4−1 ストリップマップの作成

ストリップマップの作成にあたっては,その使われかたを考慮した,十分なデータに基づいた慎重な検討がなされるべきである.本調査は,調査フローに示したように詳細調査の成果後の4年次目に最終的な総合解析を行ない,活動性の評価を行う予定である.

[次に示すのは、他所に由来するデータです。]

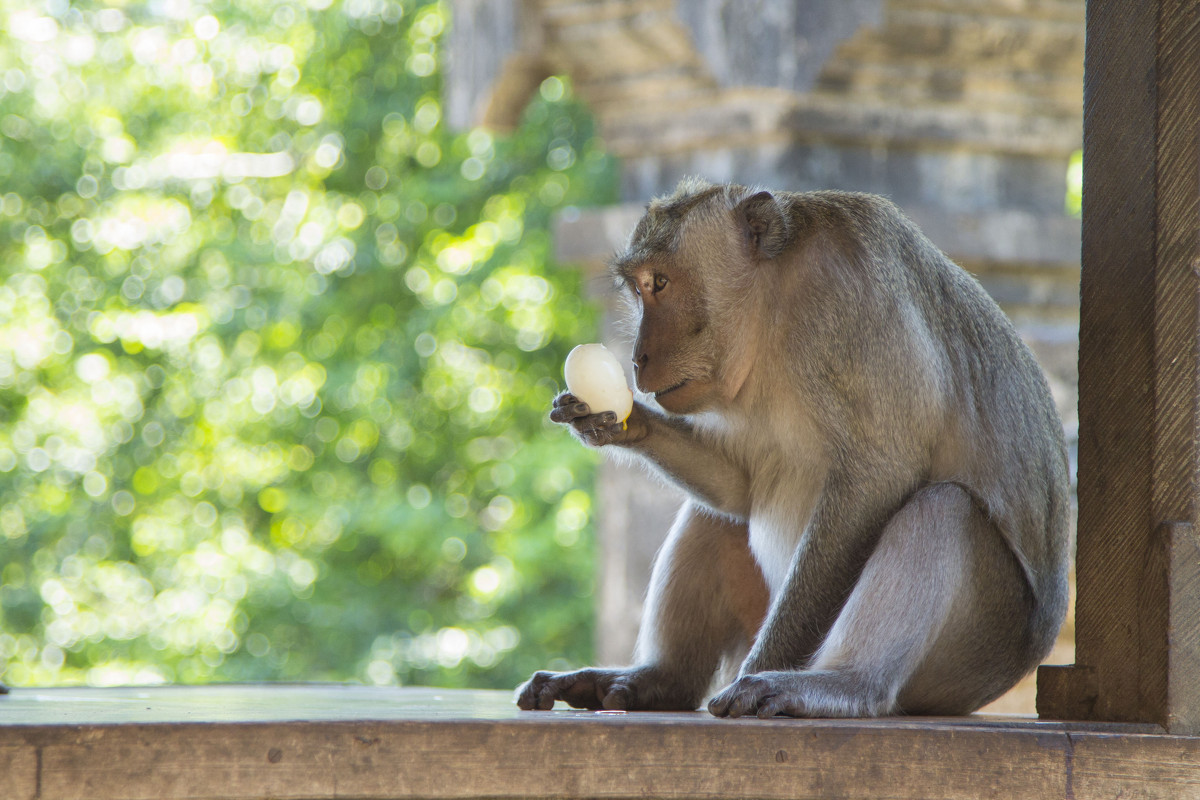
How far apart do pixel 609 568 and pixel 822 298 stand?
2583 millimetres

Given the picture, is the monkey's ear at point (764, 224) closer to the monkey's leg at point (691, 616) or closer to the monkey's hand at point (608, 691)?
the monkey's leg at point (691, 616)

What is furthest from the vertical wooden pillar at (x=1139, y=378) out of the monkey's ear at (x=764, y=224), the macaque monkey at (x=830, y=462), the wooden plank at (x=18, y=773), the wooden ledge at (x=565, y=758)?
the wooden plank at (x=18, y=773)

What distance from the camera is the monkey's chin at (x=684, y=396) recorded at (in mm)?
3014

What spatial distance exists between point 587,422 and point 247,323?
9174mm

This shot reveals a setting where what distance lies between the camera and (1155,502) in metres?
2.43

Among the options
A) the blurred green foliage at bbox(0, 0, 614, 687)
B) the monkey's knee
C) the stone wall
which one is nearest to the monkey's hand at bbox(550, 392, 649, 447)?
the monkey's knee

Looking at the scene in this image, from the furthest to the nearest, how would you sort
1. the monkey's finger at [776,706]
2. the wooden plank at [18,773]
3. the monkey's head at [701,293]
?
the monkey's head at [701,293] < the monkey's finger at [776,706] < the wooden plank at [18,773]

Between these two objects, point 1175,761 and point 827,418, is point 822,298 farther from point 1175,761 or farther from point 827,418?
point 1175,761

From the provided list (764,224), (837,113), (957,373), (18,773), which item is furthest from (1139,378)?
(837,113)

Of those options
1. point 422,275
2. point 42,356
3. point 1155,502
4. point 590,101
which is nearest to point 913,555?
point 1155,502

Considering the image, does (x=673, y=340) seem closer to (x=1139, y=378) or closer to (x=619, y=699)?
(x=619, y=699)

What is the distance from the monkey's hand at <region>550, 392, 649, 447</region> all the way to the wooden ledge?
0.76 m

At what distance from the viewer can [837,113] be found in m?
4.97

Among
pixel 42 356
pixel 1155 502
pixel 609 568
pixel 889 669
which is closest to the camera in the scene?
pixel 1155 502
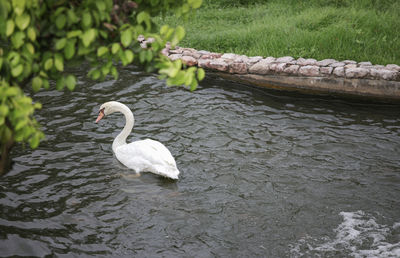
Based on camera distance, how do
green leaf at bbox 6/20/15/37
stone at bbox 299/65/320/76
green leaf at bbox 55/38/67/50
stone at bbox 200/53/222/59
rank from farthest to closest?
stone at bbox 200/53/222/59
stone at bbox 299/65/320/76
green leaf at bbox 55/38/67/50
green leaf at bbox 6/20/15/37

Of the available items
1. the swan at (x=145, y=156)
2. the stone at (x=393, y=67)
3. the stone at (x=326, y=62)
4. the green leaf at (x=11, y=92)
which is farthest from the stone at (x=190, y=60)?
the green leaf at (x=11, y=92)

十勝平野断層帯の調査では,帯広以南の地域については比較的新しい(最近数万年間以新)地形面の編年が進んだこと,活断層周辺の地質構造に関してかなりの情報が得られたことなど,大きな進歩が得られたと考えている.また,途別川断層,旭断層,光地園断層に関しては,変位地形と考えられた地点に関して,それが構造性のものかどうか,変位をうけている地質の編年など,より詳細な地形地質,極浅部の地下構造の情報が得られ,旭断層に関しては少なくとも過去1万3千年間に断層が活動していないこと,光地園断層については,地質断層とは位置が若干ずれ,年代基準に乏しいながらも過去4万年より以降に繰り返し活動していることが明らかとなったこと,途別川断層については従来同断層による変位地形と考えられていたものが十勝平野東部に形成された古砂丘地形である可能性が高いこと,等多くの重要な知見が得られた.しかしながら,断層帯北部を構成する押帯断層,東居辺断層,士幌川断層については前期〜中期更新世以降には明らかに傾動運動が存在するものの,過去数万年間の活動の有無については,現時点では検討困難である.音更川−札内川断層,稲穂断層については,少なくとも地表踏査および浅層反射法地震探査の結果を見る限り地表のリニアメントが断層変位であるとは言えない.本調査によって得られたデータを総合する限り,この2つのリニアメントが活断層であるとする科学的根拠は乏しいと言わざるを得ない.押帯断層,東居辺断層,士幌川断層,音更川−札内川断層,稲穂断層については,現時点ではこれ以上調査を投入しても判断データのさらなる蓄積は望めない.